▸ **Written request**: In the methodology excerpt, why does the studio journal confer the probability of multiple versions and drafts on everything? Answer in one to three sentences.

▸ **Document text**:
▼▼▼
Another form of artistic reflection, as touched upon above, would be as a setting to offer differently-couched ways of examining questions that occur in the research: not so much as tests, but as rumination and reflection in and of themselves. For example, my forthcoming work The Amber Room, about a famous cultural artifact that may or may not exist, touches on questions of interpretive practice and ontology through its themes and offers a further form of reflective practice informing my methodology.

3.4.2Studio journal

An important site in my reflexive practice, my studio journal will serve as the focal point for the various cogitations and documentation that I will be producing in the course of my research. It will document the work that goes into artwork, including something of the reflection that goes into their formation, and will also include ongoing material produced specifically for the research and tangential material that will continue to influence me from outside the research practice itself.

One of the most important aspects of the journal is the way it confers the probability of multiple versions, multiple drafts on everything. As, specifically, a journal, it presupposes development that grows and changes through time.
▲▲▲
▸ **Data section**:
▼▼▼
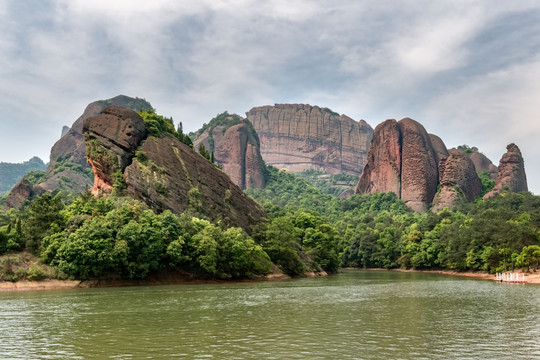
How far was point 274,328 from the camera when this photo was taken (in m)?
27.0

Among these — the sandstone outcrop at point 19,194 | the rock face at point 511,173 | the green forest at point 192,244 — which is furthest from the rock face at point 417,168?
the sandstone outcrop at point 19,194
▲▲▲
▸ **Written answer**: Because it is specifically a journal, it presupposes development that grows and changes through time. Everything in it is therefore open to further versions and drafts.